How parathyroidectomy affects glucose metabolism still remains unknown. In patients with PHPT, altered serum calcium, phosphorous, and PTH levels could be the cause of IR. Increased intracellular calcium may reduce insulin-induced glucose uptake resulting in IR and β-cell dysfunction [11]. In subjects without DM, it was shown that serum phosphate levels were negatively correlated with postprandial 2-h blood glucose levels and positively with insulin sensitivity [13]. Serum phosphorus plays a role for ATP generation, and low level of serum phosphorous could lead to the disturbance of energy metabolism resulting in IR and IGT. Chiu et al. reported that intact PTH levels were independent determinants of insulin sensitivity and inversely correlated with insulin sensitivity assessed by using hyperglycemic clamp technique in 52 normotensive healthy subjects [15]. In another study, PTH infusion in mice was shown to decrease the effect of glucose utilization by 14 % [29].
In our study, a total of eight patients had blood glucose levels higher than 100 mg/dL preoperatively. Standard OGTT was performed in all these patients, and test results showed that five patients had IFG, two with IFG + IGT, and one with DM. At postoperative second month, IFG was detected in two patients, DM in one patient with preoperative DM, and IFG + IGT in one patient. In terms of OGTT results in four patients, three with IFG and one with IFG + IGT were found to be normal at postoperative second month. In addition, one patient with preoperative fasting blood glucose lower than 100 mg/dL was found to have IFG at postoperative second month. Therefore, it can be speculated that parathyroidectomy has positive effects on glucose metabolism in patients with IFG and IGT.
As a limitation of our study, the follow-up period was short. In order to evaluate the effect of surgical treatment of PHPT on IR, we designed our study in a way to be completed in 2 months.

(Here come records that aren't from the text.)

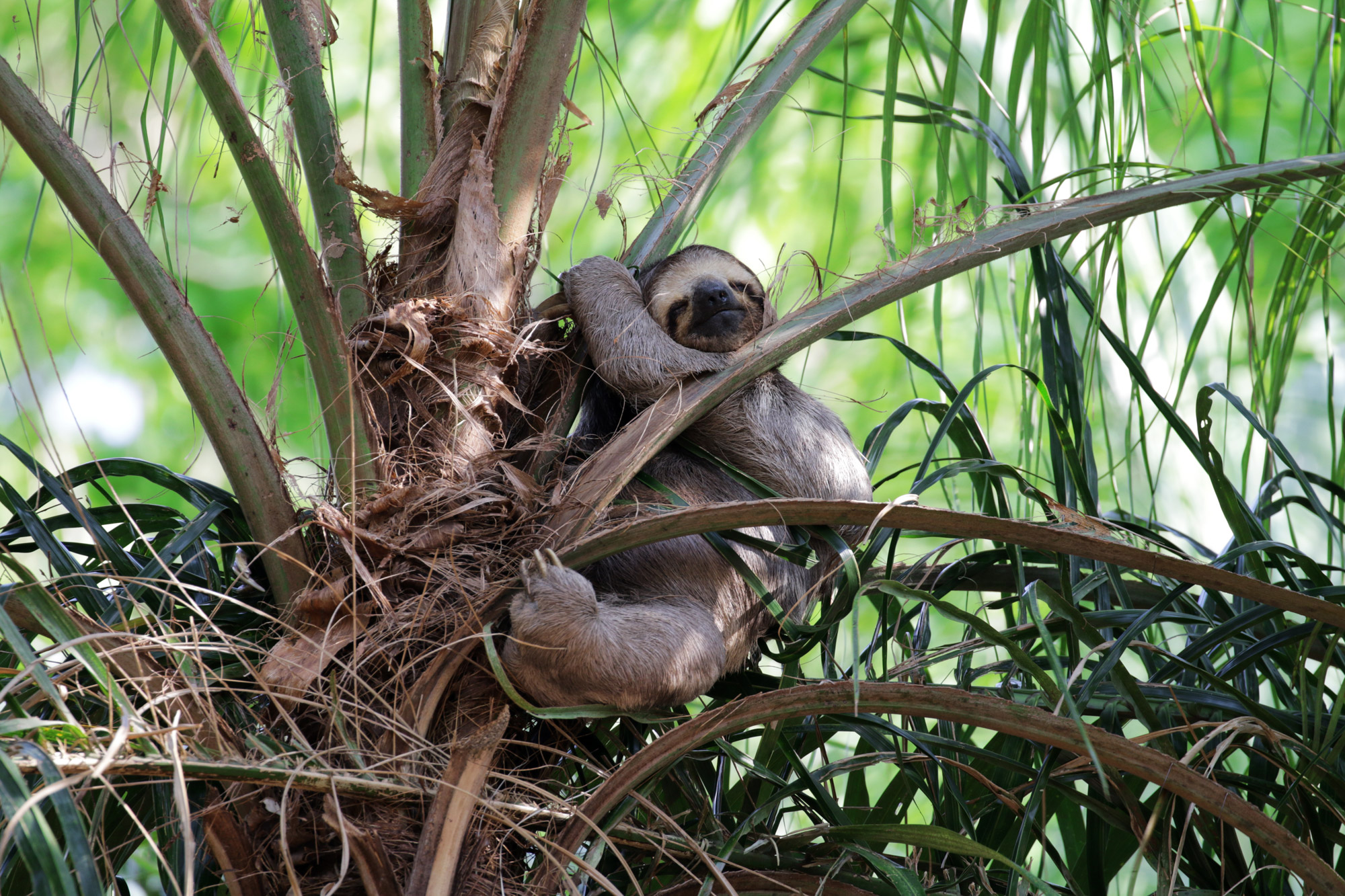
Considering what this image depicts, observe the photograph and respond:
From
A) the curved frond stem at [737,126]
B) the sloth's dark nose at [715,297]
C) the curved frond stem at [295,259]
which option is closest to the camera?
the curved frond stem at [295,259]

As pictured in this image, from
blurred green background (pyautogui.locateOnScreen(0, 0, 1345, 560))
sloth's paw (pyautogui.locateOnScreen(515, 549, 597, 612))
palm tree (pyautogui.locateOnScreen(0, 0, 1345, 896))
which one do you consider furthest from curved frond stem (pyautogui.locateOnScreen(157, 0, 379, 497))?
blurred green background (pyautogui.locateOnScreen(0, 0, 1345, 560))

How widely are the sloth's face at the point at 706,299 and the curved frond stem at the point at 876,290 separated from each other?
618mm

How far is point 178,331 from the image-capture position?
1.46 m

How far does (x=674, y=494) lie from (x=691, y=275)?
907mm

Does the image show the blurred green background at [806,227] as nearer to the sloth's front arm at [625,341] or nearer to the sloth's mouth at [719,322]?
the sloth's mouth at [719,322]

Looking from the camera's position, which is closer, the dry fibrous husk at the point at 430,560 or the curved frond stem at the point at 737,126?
the dry fibrous husk at the point at 430,560

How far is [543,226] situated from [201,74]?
1.94 feet

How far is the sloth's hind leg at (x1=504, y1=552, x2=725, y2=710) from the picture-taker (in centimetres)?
154

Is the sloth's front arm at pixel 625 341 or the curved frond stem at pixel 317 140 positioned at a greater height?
the curved frond stem at pixel 317 140

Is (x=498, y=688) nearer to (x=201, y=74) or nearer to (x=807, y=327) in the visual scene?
(x=807, y=327)

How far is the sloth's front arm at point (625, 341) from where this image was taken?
2016 millimetres

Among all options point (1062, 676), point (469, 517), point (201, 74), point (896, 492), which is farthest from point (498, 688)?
point (896, 492)

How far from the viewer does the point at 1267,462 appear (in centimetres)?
210

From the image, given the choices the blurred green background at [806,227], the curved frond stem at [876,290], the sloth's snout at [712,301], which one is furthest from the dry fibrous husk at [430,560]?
the blurred green background at [806,227]
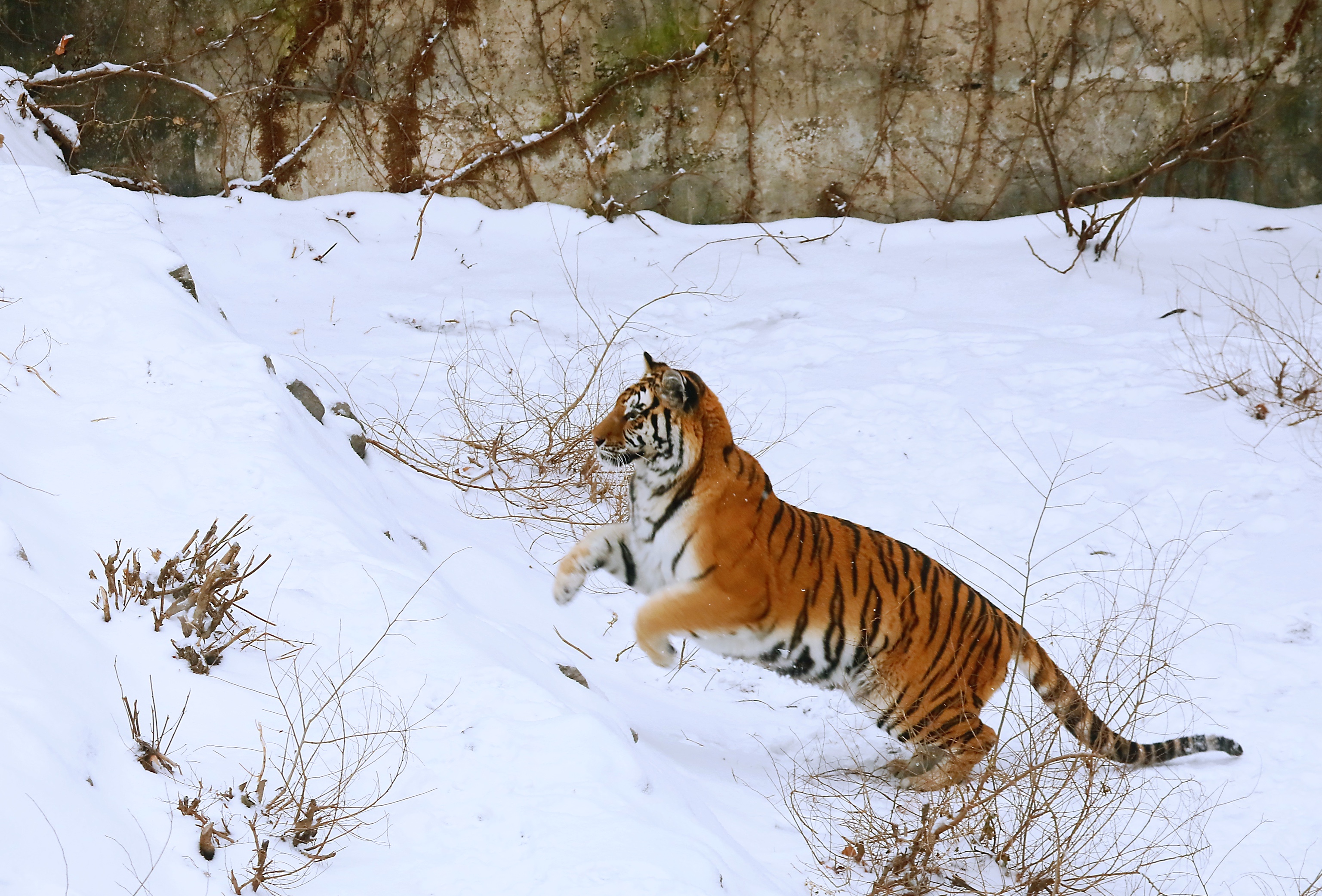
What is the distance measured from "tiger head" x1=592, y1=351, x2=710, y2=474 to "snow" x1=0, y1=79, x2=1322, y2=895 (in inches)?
27.4

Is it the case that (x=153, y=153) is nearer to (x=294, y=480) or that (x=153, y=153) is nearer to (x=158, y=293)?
(x=158, y=293)

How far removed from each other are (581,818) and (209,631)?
3.28 ft

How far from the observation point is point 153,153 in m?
8.56

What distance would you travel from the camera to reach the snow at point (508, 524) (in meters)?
2.48

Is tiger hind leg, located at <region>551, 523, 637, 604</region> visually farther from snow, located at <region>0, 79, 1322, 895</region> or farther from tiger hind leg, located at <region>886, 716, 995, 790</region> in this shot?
tiger hind leg, located at <region>886, 716, 995, 790</region>

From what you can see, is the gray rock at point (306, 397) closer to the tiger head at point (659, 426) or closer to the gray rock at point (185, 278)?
the gray rock at point (185, 278)

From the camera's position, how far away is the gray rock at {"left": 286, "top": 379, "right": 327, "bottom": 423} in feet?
15.2

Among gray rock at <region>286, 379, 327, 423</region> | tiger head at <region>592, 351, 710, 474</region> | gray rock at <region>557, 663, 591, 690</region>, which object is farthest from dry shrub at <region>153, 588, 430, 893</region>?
gray rock at <region>286, 379, 327, 423</region>

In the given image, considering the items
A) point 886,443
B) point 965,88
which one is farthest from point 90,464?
point 965,88

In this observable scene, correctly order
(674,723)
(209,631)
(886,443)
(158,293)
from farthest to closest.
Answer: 1. (886,443)
2. (158,293)
3. (674,723)
4. (209,631)

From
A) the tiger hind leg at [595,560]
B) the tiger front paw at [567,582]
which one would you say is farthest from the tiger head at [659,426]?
the tiger front paw at [567,582]

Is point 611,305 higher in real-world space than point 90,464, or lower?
higher

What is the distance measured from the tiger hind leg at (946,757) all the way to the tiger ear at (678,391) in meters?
1.34

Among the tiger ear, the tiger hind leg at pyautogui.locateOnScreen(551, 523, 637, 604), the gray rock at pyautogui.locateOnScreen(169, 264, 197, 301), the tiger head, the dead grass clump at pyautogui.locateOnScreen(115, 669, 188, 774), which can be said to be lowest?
the dead grass clump at pyautogui.locateOnScreen(115, 669, 188, 774)
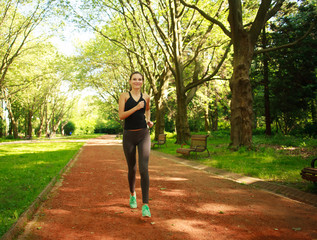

In conclusion, in our study, the treatment of PHPT through surgery showed positive effects on IR in a short time although we have no information about long-term consequences, and we consider that surgical correction of hyperparathyroidism decreases HOMA-IR index and will lead to beneficial effects on glucose metabolism in patients with PHPT. The results of further studies with larger populations and longer follow-ups might be a breakthrough in considering surgical criteria in PHPT patients with DM.
Compliance with Ethical Standards
Informed consents were taken from all participants, and the study protocol was approved by the Ethics Committee for Human Studies of Meram Medical School, Selçuk University.
Conflict of Interest
Authors have no relevant conflict of interest to declare.